Option 1: Central PSTN SIP Trunk links

Central PSTN SIP Trunk links are one or more sip trunks terminating centrally on a session border controller (SBC, redundant or not redundant). The above figure displays two options:
Option 1: Connect to PSTN via Internet
- no QoS
- “no SLA”
- call and media quality might vary depending on your internet link (bandwidth, latency, roundtrip latency (RTT), jitter, packet loss …)
- commonly low priced
Option 2: Connect to PSTN via “MPLS” or “MPLS Light”
- QoS
- SLA
- PSTN service provider delivers a dedicated connection link, either via existing MPLS (if PSTN and MPLS/WAN provider are the same) or new IP-link “MPLS Light” (dedicated IP-link and connection only for voice SIP Trunking).
- commonly costly
Option 2: Decentral / distributed PSTN SIP Trunk links

Decentral / distributed PSTN SIP Trunk links (example)

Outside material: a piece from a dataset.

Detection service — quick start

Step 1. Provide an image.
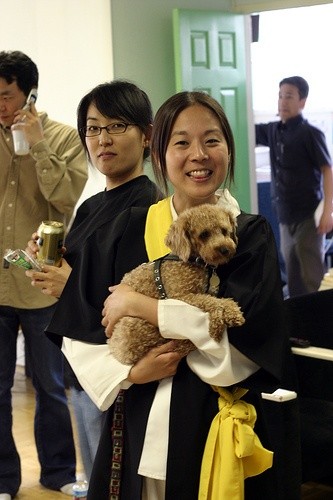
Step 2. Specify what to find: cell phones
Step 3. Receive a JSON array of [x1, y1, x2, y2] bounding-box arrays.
[[23, 89, 38, 111]]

Decentral PSTN SIP Trunk links are one or more sip trunks terminating on a session border controller (SBC, redundant or not redundant) at each location/site. As the above drawing shows each site has its own PSTN link. In my experience many companies have this architecture if …
- they are still on ISDN,
- or have several and different PBXs per site
- or have local PSTN service provider and did not develop a PSTN provider concept for a central approach
- or don’t have a highly available WAN in place for a central approach (e.g. no redundant MPLS links, no SD-WAN, …)

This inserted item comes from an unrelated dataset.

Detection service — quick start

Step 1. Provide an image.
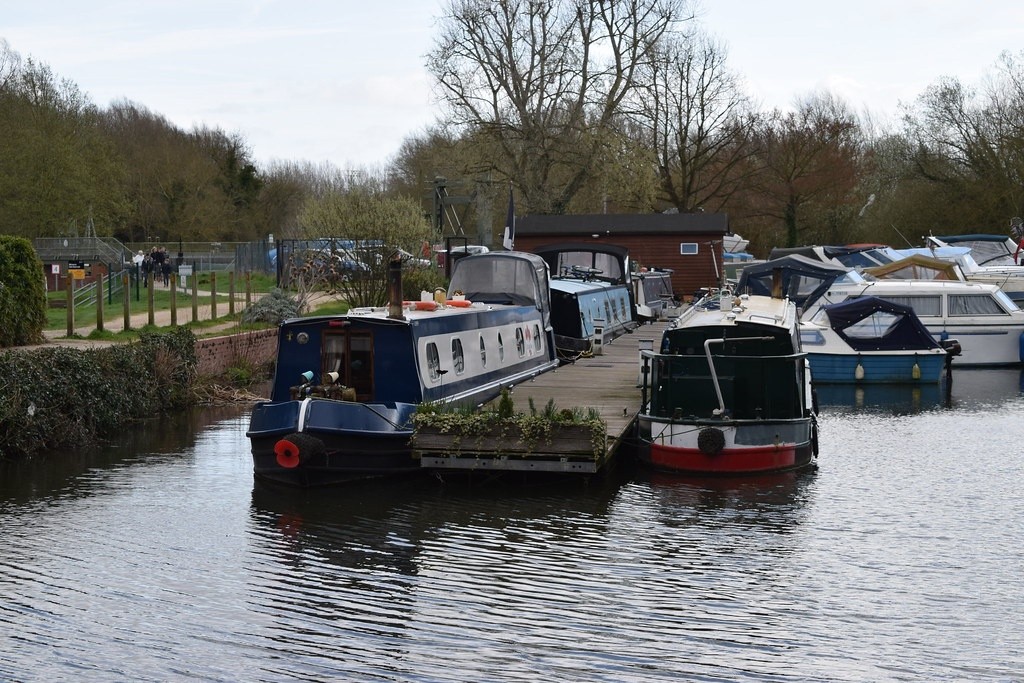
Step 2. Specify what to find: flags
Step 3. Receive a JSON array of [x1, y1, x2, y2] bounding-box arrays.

Conclusion, opinion and summary
Now, as you can see, there are two major options for designing PSTN access with IP-based SIP Trunks. However, a combination of both is possible, too.

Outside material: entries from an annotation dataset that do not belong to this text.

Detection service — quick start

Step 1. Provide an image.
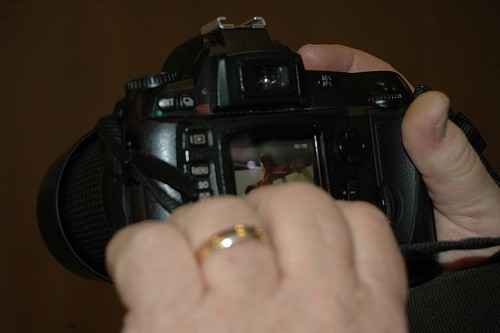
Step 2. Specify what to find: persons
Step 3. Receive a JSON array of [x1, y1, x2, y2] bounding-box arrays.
[[256, 152, 285, 187], [104, 42, 500, 333]]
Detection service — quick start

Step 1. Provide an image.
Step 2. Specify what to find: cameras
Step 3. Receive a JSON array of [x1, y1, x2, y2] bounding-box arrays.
[[36, 15, 454, 297]]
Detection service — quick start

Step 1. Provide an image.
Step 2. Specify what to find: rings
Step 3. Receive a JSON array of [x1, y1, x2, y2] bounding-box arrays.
[[194, 223, 274, 270]]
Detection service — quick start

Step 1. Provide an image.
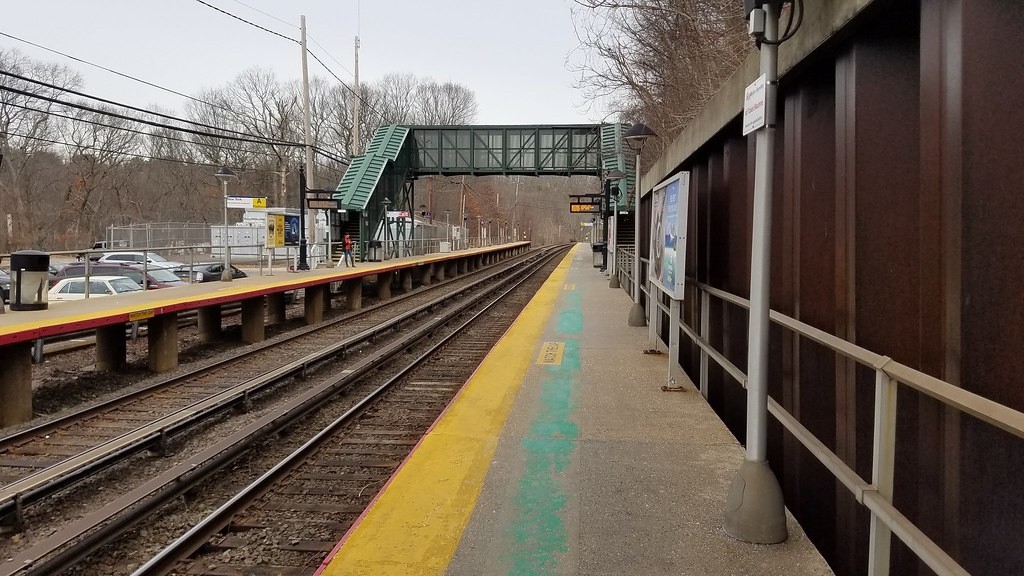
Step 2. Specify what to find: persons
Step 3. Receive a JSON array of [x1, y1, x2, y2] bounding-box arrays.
[[342, 232, 356, 267]]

In large and multinational deployments (>10.000 users) you might find a mix of above options within world regions, for instance, central PSTN sip trunks per world region (NOAM, LATAM, North Europe, South Europe, MEA, APAC West, APAC East, APAC South, APAC North). One in a while you might come across certain constraints at a site which make you temporarily stick with ISDN. B
Finally, it all comes down to your requirements, needs and goals. Due to the shift of how we work, how we can communicate and collaborate today, I would prefer and go for a “slim” PSTN access concept.